• _Reading passage_
==============================
From mboxrd@z Thu Jan  1 00:00:00 1970
Return-Path: <linux-kernel-owner@vger.kernel.org>
Received: (majordomo@vger.kernel.org) by vger.kernel.org via listexpand
	id S1754963AbaHKUGx (ORCPT <rfc822;w@1wt.eu>);
	Mon, 11 Aug 2014 16:06:53 -0400
Received: from mail-lb0-f173.google.com ([209.85.217.173]:46616 "EHLO
	mail-lb0-f173.google.com" rhost-flags-OK-OK-OK-OK) by vger.kernel.org
	with ESMTP id S1754937AbaHKUGw (ORCPT
	<rfc822;linux-kernel@vger.kernel.org>);
	Mon, 11 Aug 2014 16:06:52 -0400
MIME-Version: 1.0
In-Reply-To: <53E8B5EF.9080209@redhat.com>
References: <1407519880-6719-1-git-send-email-dvlasenk@redhat.com>
 <1407519880-6719-18-git-send-email-dvlasenk@redhat.com> <CALCETrXDjOPR9kEwx9fJFFz=A1jRKPBbfpoe8XztchktrUaz0Q@mail.gmail.com>
 <53E7890F.4070109@redhat.com> <CALCETrVTw5amX-v_C+Bp5Y0B0KbzNKEEq_ZMke-AC7cZopGd9Q@mail.gmail.com>
 <53E8B5EF.9080209@redhat.com>
From: Andy Lutomirski <luto@amacapital.net>
Date: Mon, 11 Aug 2014 13:06:30 -0700
Message-ID: <CALCETrWC7pFBbycJLgLck9_qzZfOa8x4hCKm3OrC-5XeGFc8_w@mail.gmail.com>
Subject: Re: [PATCH 17/17] x86: simplify iret stack handling on SYSCALL64 fastpath
To: Denys Vlasenko <dvlasenk@redhat.com>
Cc: "linux-kernel@vger.kernel.org" <linux-kernel@vger.kernel.org>,
        Linus Torvalds <torvalds@linux-foundation.org>,
        Oleg Nesterov <oleg@redhat.com>, "H. Peter Anvin" <hpa@zytor.com>,
        Frederic Weisbecker <fweisbec@gmail.com>, X86 ML <x86@kernel.org>,
        Alexei Starovoitov <ast@plumgrid.com>, Will Drewry <wad@chromium.org>,
        Kees Cook <keescook@chromium.org>
Content-Type: text/plain; charset=UTF-8
Sender: linux-kernel-owner@vger.kernel.org
List-ID: <linux-kernel.vger.kernel.org>
X-Mailing-List: linux-kernel@vger.kernel.org

On Mon, Aug 11, 2014 at 5:24 AM, Denys Vlasenko <dvlasenk@redhat.com> wrote:
> On 08/11/2014 12:42 AM, Andy Lutomirski wrote:
>> On Mon, Aug 11, 2014 at 12:00 AM, Denys Vlasenko <dvlasenk@redhat.com> wrote:
>>> On 08/09/2014 12:59 AM, Andy Lutomirski wrote:
>>>>> + * When returning through fast path, userspace sees rcx = return address,
>>>>> + * r11 = rflags. When returning through iret (e.g. if audit is active),
>>>>> + * these registers may contain garbage.
==============================
• _Set of tasks_
(a) Answer these questions about the SYSCALL64 fastpath email:
(i) Who is named on its From line?
(ii) What date and time appear on its Date line?
(iii) According to the quoted code comment, what does userspace see in r11 when returning through the fast path?
(b) Carry on the SYSCALL64 fastpath email past its last line.

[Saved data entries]
==============================
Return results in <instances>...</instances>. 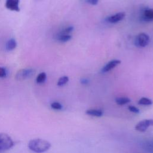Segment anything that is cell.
<instances>
[{
    "label": "cell",
    "mask_w": 153,
    "mask_h": 153,
    "mask_svg": "<svg viewBox=\"0 0 153 153\" xmlns=\"http://www.w3.org/2000/svg\"><path fill=\"white\" fill-rule=\"evenodd\" d=\"M29 148L33 152L42 153L48 151L51 147V143L46 140L42 139H35L28 143Z\"/></svg>",
    "instance_id": "obj_1"
},
{
    "label": "cell",
    "mask_w": 153,
    "mask_h": 153,
    "mask_svg": "<svg viewBox=\"0 0 153 153\" xmlns=\"http://www.w3.org/2000/svg\"><path fill=\"white\" fill-rule=\"evenodd\" d=\"M153 126V119L143 120L139 122L136 125L135 129L140 132H144L149 126Z\"/></svg>",
    "instance_id": "obj_5"
},
{
    "label": "cell",
    "mask_w": 153,
    "mask_h": 153,
    "mask_svg": "<svg viewBox=\"0 0 153 153\" xmlns=\"http://www.w3.org/2000/svg\"><path fill=\"white\" fill-rule=\"evenodd\" d=\"M121 63V61L120 60L117 59H114L111 61H109L108 63H107L102 69V72L103 73L107 72L108 71H110L112 69H114L115 67L118 66Z\"/></svg>",
    "instance_id": "obj_6"
},
{
    "label": "cell",
    "mask_w": 153,
    "mask_h": 153,
    "mask_svg": "<svg viewBox=\"0 0 153 153\" xmlns=\"http://www.w3.org/2000/svg\"><path fill=\"white\" fill-rule=\"evenodd\" d=\"M19 4V0H6L5 7L10 10L19 11L20 8Z\"/></svg>",
    "instance_id": "obj_8"
},
{
    "label": "cell",
    "mask_w": 153,
    "mask_h": 153,
    "mask_svg": "<svg viewBox=\"0 0 153 153\" xmlns=\"http://www.w3.org/2000/svg\"><path fill=\"white\" fill-rule=\"evenodd\" d=\"M51 108H53L54 109H56V110H60L62 109V105L60 103L56 102H53L51 104Z\"/></svg>",
    "instance_id": "obj_17"
},
{
    "label": "cell",
    "mask_w": 153,
    "mask_h": 153,
    "mask_svg": "<svg viewBox=\"0 0 153 153\" xmlns=\"http://www.w3.org/2000/svg\"><path fill=\"white\" fill-rule=\"evenodd\" d=\"M73 30H74L73 26H69L64 29L63 30H62V32H60V34H68L69 33L71 32Z\"/></svg>",
    "instance_id": "obj_18"
},
{
    "label": "cell",
    "mask_w": 153,
    "mask_h": 153,
    "mask_svg": "<svg viewBox=\"0 0 153 153\" xmlns=\"http://www.w3.org/2000/svg\"><path fill=\"white\" fill-rule=\"evenodd\" d=\"M153 103V102L151 99L147 97H142L138 101V104L143 105H151Z\"/></svg>",
    "instance_id": "obj_13"
},
{
    "label": "cell",
    "mask_w": 153,
    "mask_h": 153,
    "mask_svg": "<svg viewBox=\"0 0 153 153\" xmlns=\"http://www.w3.org/2000/svg\"><path fill=\"white\" fill-rule=\"evenodd\" d=\"M128 110L130 111H131L132 112H134V113H136V114L139 113V109L137 108H136V107H135L134 106L130 105V106H128Z\"/></svg>",
    "instance_id": "obj_19"
},
{
    "label": "cell",
    "mask_w": 153,
    "mask_h": 153,
    "mask_svg": "<svg viewBox=\"0 0 153 153\" xmlns=\"http://www.w3.org/2000/svg\"><path fill=\"white\" fill-rule=\"evenodd\" d=\"M72 38V36L69 34H60L58 36V40L60 42H65L69 41Z\"/></svg>",
    "instance_id": "obj_14"
},
{
    "label": "cell",
    "mask_w": 153,
    "mask_h": 153,
    "mask_svg": "<svg viewBox=\"0 0 153 153\" xmlns=\"http://www.w3.org/2000/svg\"><path fill=\"white\" fill-rule=\"evenodd\" d=\"M5 76H6L5 69L2 67H0V78H4Z\"/></svg>",
    "instance_id": "obj_20"
},
{
    "label": "cell",
    "mask_w": 153,
    "mask_h": 153,
    "mask_svg": "<svg viewBox=\"0 0 153 153\" xmlns=\"http://www.w3.org/2000/svg\"><path fill=\"white\" fill-rule=\"evenodd\" d=\"M99 0H86V2L91 5H96Z\"/></svg>",
    "instance_id": "obj_21"
},
{
    "label": "cell",
    "mask_w": 153,
    "mask_h": 153,
    "mask_svg": "<svg viewBox=\"0 0 153 153\" xmlns=\"http://www.w3.org/2000/svg\"><path fill=\"white\" fill-rule=\"evenodd\" d=\"M17 46V43L15 39H10L8 41V42L6 44V49L7 50L11 51L14 50Z\"/></svg>",
    "instance_id": "obj_11"
},
{
    "label": "cell",
    "mask_w": 153,
    "mask_h": 153,
    "mask_svg": "<svg viewBox=\"0 0 153 153\" xmlns=\"http://www.w3.org/2000/svg\"><path fill=\"white\" fill-rule=\"evenodd\" d=\"M69 81V78L67 76H63L60 77L58 81H57V85L58 86H63L65 85Z\"/></svg>",
    "instance_id": "obj_16"
},
{
    "label": "cell",
    "mask_w": 153,
    "mask_h": 153,
    "mask_svg": "<svg viewBox=\"0 0 153 153\" xmlns=\"http://www.w3.org/2000/svg\"><path fill=\"white\" fill-rule=\"evenodd\" d=\"M131 100L127 97H121L115 99L116 103L119 105H123L130 102Z\"/></svg>",
    "instance_id": "obj_12"
},
{
    "label": "cell",
    "mask_w": 153,
    "mask_h": 153,
    "mask_svg": "<svg viewBox=\"0 0 153 153\" xmlns=\"http://www.w3.org/2000/svg\"><path fill=\"white\" fill-rule=\"evenodd\" d=\"M149 42V36L145 33H140L136 38L135 45L138 47H145Z\"/></svg>",
    "instance_id": "obj_4"
},
{
    "label": "cell",
    "mask_w": 153,
    "mask_h": 153,
    "mask_svg": "<svg viewBox=\"0 0 153 153\" xmlns=\"http://www.w3.org/2000/svg\"><path fill=\"white\" fill-rule=\"evenodd\" d=\"M142 20L143 22H151L153 20V8L146 9L143 11L141 17Z\"/></svg>",
    "instance_id": "obj_9"
},
{
    "label": "cell",
    "mask_w": 153,
    "mask_h": 153,
    "mask_svg": "<svg viewBox=\"0 0 153 153\" xmlns=\"http://www.w3.org/2000/svg\"><path fill=\"white\" fill-rule=\"evenodd\" d=\"M126 14L124 12H120L111 16H109L108 17H107L106 20L109 23H115L122 20L124 18Z\"/></svg>",
    "instance_id": "obj_7"
},
{
    "label": "cell",
    "mask_w": 153,
    "mask_h": 153,
    "mask_svg": "<svg viewBox=\"0 0 153 153\" xmlns=\"http://www.w3.org/2000/svg\"><path fill=\"white\" fill-rule=\"evenodd\" d=\"M46 74L45 72L40 73L36 77V82L38 84L43 83L46 79Z\"/></svg>",
    "instance_id": "obj_15"
},
{
    "label": "cell",
    "mask_w": 153,
    "mask_h": 153,
    "mask_svg": "<svg viewBox=\"0 0 153 153\" xmlns=\"http://www.w3.org/2000/svg\"><path fill=\"white\" fill-rule=\"evenodd\" d=\"M86 114L90 115V116H94V117H101L103 115V112L100 109H87L85 111Z\"/></svg>",
    "instance_id": "obj_10"
},
{
    "label": "cell",
    "mask_w": 153,
    "mask_h": 153,
    "mask_svg": "<svg viewBox=\"0 0 153 153\" xmlns=\"http://www.w3.org/2000/svg\"><path fill=\"white\" fill-rule=\"evenodd\" d=\"M14 145L11 137L5 133H0V152L8 150Z\"/></svg>",
    "instance_id": "obj_2"
},
{
    "label": "cell",
    "mask_w": 153,
    "mask_h": 153,
    "mask_svg": "<svg viewBox=\"0 0 153 153\" xmlns=\"http://www.w3.org/2000/svg\"><path fill=\"white\" fill-rule=\"evenodd\" d=\"M35 71L33 69H22L19 70L16 75V78L17 80H24L32 77Z\"/></svg>",
    "instance_id": "obj_3"
}]
</instances>
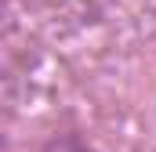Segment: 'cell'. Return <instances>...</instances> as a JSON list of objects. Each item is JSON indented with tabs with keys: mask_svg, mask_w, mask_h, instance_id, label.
<instances>
[]
</instances>
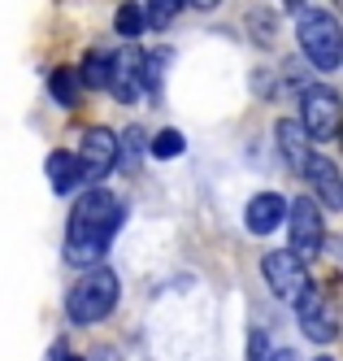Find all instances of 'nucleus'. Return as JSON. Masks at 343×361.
I'll list each match as a JSON object with an SVG mask.
<instances>
[{
    "mask_svg": "<svg viewBox=\"0 0 343 361\" xmlns=\"http://www.w3.org/2000/svg\"><path fill=\"white\" fill-rule=\"evenodd\" d=\"M174 13H178V0H152V9H144L148 27H170Z\"/></svg>",
    "mask_w": 343,
    "mask_h": 361,
    "instance_id": "obj_19",
    "label": "nucleus"
},
{
    "mask_svg": "<svg viewBox=\"0 0 343 361\" xmlns=\"http://www.w3.org/2000/svg\"><path fill=\"white\" fill-rule=\"evenodd\" d=\"M144 152H148L144 126H126V131L118 135V166H130V170H135V166L144 161Z\"/></svg>",
    "mask_w": 343,
    "mask_h": 361,
    "instance_id": "obj_15",
    "label": "nucleus"
},
{
    "mask_svg": "<svg viewBox=\"0 0 343 361\" xmlns=\"http://www.w3.org/2000/svg\"><path fill=\"white\" fill-rule=\"evenodd\" d=\"M118 292H122L118 288V274L104 270V266H96V270H87L70 288V296H66V318L74 326H96V322H104L118 309Z\"/></svg>",
    "mask_w": 343,
    "mask_h": 361,
    "instance_id": "obj_2",
    "label": "nucleus"
},
{
    "mask_svg": "<svg viewBox=\"0 0 343 361\" xmlns=\"http://www.w3.org/2000/svg\"><path fill=\"white\" fill-rule=\"evenodd\" d=\"M48 183H52V192L57 196H74L78 188L87 183V174H83V161L74 157V152H66V148H57V152H48Z\"/></svg>",
    "mask_w": 343,
    "mask_h": 361,
    "instance_id": "obj_12",
    "label": "nucleus"
},
{
    "mask_svg": "<svg viewBox=\"0 0 343 361\" xmlns=\"http://www.w3.org/2000/svg\"><path fill=\"white\" fill-rule=\"evenodd\" d=\"M61 361H78V357H70V353H66V357H61Z\"/></svg>",
    "mask_w": 343,
    "mask_h": 361,
    "instance_id": "obj_24",
    "label": "nucleus"
},
{
    "mask_svg": "<svg viewBox=\"0 0 343 361\" xmlns=\"http://www.w3.org/2000/svg\"><path fill=\"white\" fill-rule=\"evenodd\" d=\"M308 178L313 196H318L326 209H343V188H339V166L330 157H308V166L300 170Z\"/></svg>",
    "mask_w": 343,
    "mask_h": 361,
    "instance_id": "obj_11",
    "label": "nucleus"
},
{
    "mask_svg": "<svg viewBox=\"0 0 343 361\" xmlns=\"http://www.w3.org/2000/svg\"><path fill=\"white\" fill-rule=\"evenodd\" d=\"M182 148H187V140H182V131H174V126H170V131H156V140L148 144V152H152L156 161H170V157H182Z\"/></svg>",
    "mask_w": 343,
    "mask_h": 361,
    "instance_id": "obj_18",
    "label": "nucleus"
},
{
    "mask_svg": "<svg viewBox=\"0 0 343 361\" xmlns=\"http://www.w3.org/2000/svg\"><path fill=\"white\" fill-rule=\"evenodd\" d=\"M109 92L113 100L130 105L144 96V79H139V53H113L109 57Z\"/></svg>",
    "mask_w": 343,
    "mask_h": 361,
    "instance_id": "obj_10",
    "label": "nucleus"
},
{
    "mask_svg": "<svg viewBox=\"0 0 343 361\" xmlns=\"http://www.w3.org/2000/svg\"><path fill=\"white\" fill-rule=\"evenodd\" d=\"M109 57L113 53H100V48H92V53L83 57V66H78L74 74H78V87H109Z\"/></svg>",
    "mask_w": 343,
    "mask_h": 361,
    "instance_id": "obj_14",
    "label": "nucleus"
},
{
    "mask_svg": "<svg viewBox=\"0 0 343 361\" xmlns=\"http://www.w3.org/2000/svg\"><path fill=\"white\" fill-rule=\"evenodd\" d=\"M178 5H192V9H218L222 0H178Z\"/></svg>",
    "mask_w": 343,
    "mask_h": 361,
    "instance_id": "obj_21",
    "label": "nucleus"
},
{
    "mask_svg": "<svg viewBox=\"0 0 343 361\" xmlns=\"http://www.w3.org/2000/svg\"><path fill=\"white\" fill-rule=\"evenodd\" d=\"M300 131L308 135V144L313 140L318 144L335 140V131H339V96H335V87H304L300 92Z\"/></svg>",
    "mask_w": 343,
    "mask_h": 361,
    "instance_id": "obj_4",
    "label": "nucleus"
},
{
    "mask_svg": "<svg viewBox=\"0 0 343 361\" xmlns=\"http://www.w3.org/2000/svg\"><path fill=\"white\" fill-rule=\"evenodd\" d=\"M287 231H292V252L300 257H318L322 244H326V222H322V209L313 204L308 196L300 200H287Z\"/></svg>",
    "mask_w": 343,
    "mask_h": 361,
    "instance_id": "obj_5",
    "label": "nucleus"
},
{
    "mask_svg": "<svg viewBox=\"0 0 343 361\" xmlns=\"http://www.w3.org/2000/svg\"><path fill=\"white\" fill-rule=\"evenodd\" d=\"M296 314H300V331L308 335V340H318V344H330L335 340V318H330L326 300L313 292V283L296 296Z\"/></svg>",
    "mask_w": 343,
    "mask_h": 361,
    "instance_id": "obj_8",
    "label": "nucleus"
},
{
    "mask_svg": "<svg viewBox=\"0 0 343 361\" xmlns=\"http://www.w3.org/2000/svg\"><path fill=\"white\" fill-rule=\"evenodd\" d=\"M87 361H122V353L104 344V348H92V353H87Z\"/></svg>",
    "mask_w": 343,
    "mask_h": 361,
    "instance_id": "obj_20",
    "label": "nucleus"
},
{
    "mask_svg": "<svg viewBox=\"0 0 343 361\" xmlns=\"http://www.w3.org/2000/svg\"><path fill=\"white\" fill-rule=\"evenodd\" d=\"M48 92H52V100H57V105H66V109H74L78 105V74L74 70H66V66H57L48 74Z\"/></svg>",
    "mask_w": 343,
    "mask_h": 361,
    "instance_id": "obj_16",
    "label": "nucleus"
},
{
    "mask_svg": "<svg viewBox=\"0 0 343 361\" xmlns=\"http://www.w3.org/2000/svg\"><path fill=\"white\" fill-rule=\"evenodd\" d=\"M274 140H278V152H282V161L292 166V170H304L308 166V135L300 131V122L296 118H282L278 126H274Z\"/></svg>",
    "mask_w": 343,
    "mask_h": 361,
    "instance_id": "obj_13",
    "label": "nucleus"
},
{
    "mask_svg": "<svg viewBox=\"0 0 343 361\" xmlns=\"http://www.w3.org/2000/svg\"><path fill=\"white\" fill-rule=\"evenodd\" d=\"M113 31H118V35H126V39L144 35V31H148L144 5H135V0H126V5H118V13H113Z\"/></svg>",
    "mask_w": 343,
    "mask_h": 361,
    "instance_id": "obj_17",
    "label": "nucleus"
},
{
    "mask_svg": "<svg viewBox=\"0 0 343 361\" xmlns=\"http://www.w3.org/2000/svg\"><path fill=\"white\" fill-rule=\"evenodd\" d=\"M261 274H266L270 292H274L278 300H296V296L308 288V270H304V262H300L292 248L266 252V257H261Z\"/></svg>",
    "mask_w": 343,
    "mask_h": 361,
    "instance_id": "obj_6",
    "label": "nucleus"
},
{
    "mask_svg": "<svg viewBox=\"0 0 343 361\" xmlns=\"http://www.w3.org/2000/svg\"><path fill=\"white\" fill-rule=\"evenodd\" d=\"M74 157L83 161L87 178H104L118 166V135L109 131V126H92V131H83V144H78Z\"/></svg>",
    "mask_w": 343,
    "mask_h": 361,
    "instance_id": "obj_7",
    "label": "nucleus"
},
{
    "mask_svg": "<svg viewBox=\"0 0 343 361\" xmlns=\"http://www.w3.org/2000/svg\"><path fill=\"white\" fill-rule=\"evenodd\" d=\"M244 222H248L252 235H274L287 222V196L282 192H256L244 209Z\"/></svg>",
    "mask_w": 343,
    "mask_h": 361,
    "instance_id": "obj_9",
    "label": "nucleus"
},
{
    "mask_svg": "<svg viewBox=\"0 0 343 361\" xmlns=\"http://www.w3.org/2000/svg\"><path fill=\"white\" fill-rule=\"evenodd\" d=\"M296 39H300V53L308 57V66H318L326 74L339 66V22H335V13H326V9H300Z\"/></svg>",
    "mask_w": 343,
    "mask_h": 361,
    "instance_id": "obj_3",
    "label": "nucleus"
},
{
    "mask_svg": "<svg viewBox=\"0 0 343 361\" xmlns=\"http://www.w3.org/2000/svg\"><path fill=\"white\" fill-rule=\"evenodd\" d=\"M266 361H300V357H296V353H292V348H278V353H270V357H266Z\"/></svg>",
    "mask_w": 343,
    "mask_h": 361,
    "instance_id": "obj_22",
    "label": "nucleus"
},
{
    "mask_svg": "<svg viewBox=\"0 0 343 361\" xmlns=\"http://www.w3.org/2000/svg\"><path fill=\"white\" fill-rule=\"evenodd\" d=\"M282 5H287V9H300V0H282Z\"/></svg>",
    "mask_w": 343,
    "mask_h": 361,
    "instance_id": "obj_23",
    "label": "nucleus"
},
{
    "mask_svg": "<svg viewBox=\"0 0 343 361\" xmlns=\"http://www.w3.org/2000/svg\"><path fill=\"white\" fill-rule=\"evenodd\" d=\"M318 361H330V357H318Z\"/></svg>",
    "mask_w": 343,
    "mask_h": 361,
    "instance_id": "obj_25",
    "label": "nucleus"
},
{
    "mask_svg": "<svg viewBox=\"0 0 343 361\" xmlns=\"http://www.w3.org/2000/svg\"><path fill=\"white\" fill-rule=\"evenodd\" d=\"M126 222V204L104 192V188H92L74 200L70 209V222H66V262L74 266H96L104 252H109L113 235Z\"/></svg>",
    "mask_w": 343,
    "mask_h": 361,
    "instance_id": "obj_1",
    "label": "nucleus"
}]
</instances>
==============================
• _Answers per task_
(a)
(i) Andy Lutomirski
(ii) Mon, 11 Aug 2014 13:06:30 -0700
(iii) rflags

(b)
>>>>> + * For ptrace we manage to avoid that: when we hit slow path on entry,
>>>>> + * we do save rcx and r11 in pt_regs, so ptrace on exit also sees them.
>>>>> + * If slow path is entered only on exit, there will be garbage.
>>>>
>>>> I don't like this.  At least the current code puts something
>>>> deterministic in there (-1) for the slow path, even though it's wrong
>>>> and makes the slow path behave visibly differently from the fast path.
>>>>
>>>> Leaking uninitialized data here is extra bad, though.  Keep in mind
>>>> that, when a syscall entry is interrupted before fully setting up
>>>> pt_regs, the interrupt frame overlaps task_pt_regs, so it's possible,
>>>> depending on the stack slot ordering, for a kernel secret
>>>> (kernel_stack?) to end up somewhere in task_pt_regs.
>>>
>>> It's easy to fix. We jump off fast path to slow path here:
>>>
>>>         movl TI_flags+THREAD_INFO(%rsp,SIZEOF_PTREGS),%edx
>>>         andl %edi,%edx
>>>         jnz  sysret_careful
>>>
>>> This is the only use of "sysret_careful" label.
>>> Therefore, there we don't need to think about any other scenarios
>>> besides "we are returning from syscall here".
>>
>> I may be missing something here (on vacation, not really testing
>> things, no big monitor, etc), but how is this compatible with things
>> like rt_sigreturn?  rt_sigreturn is call from the fastpath, via a
>> stub, and it returns through int_ret_from_syscall.  The C part needs
>> to modify all the regs, and those regs need to stick, so fixing up rcx
>> and r11 after rt_sigreturn can't work.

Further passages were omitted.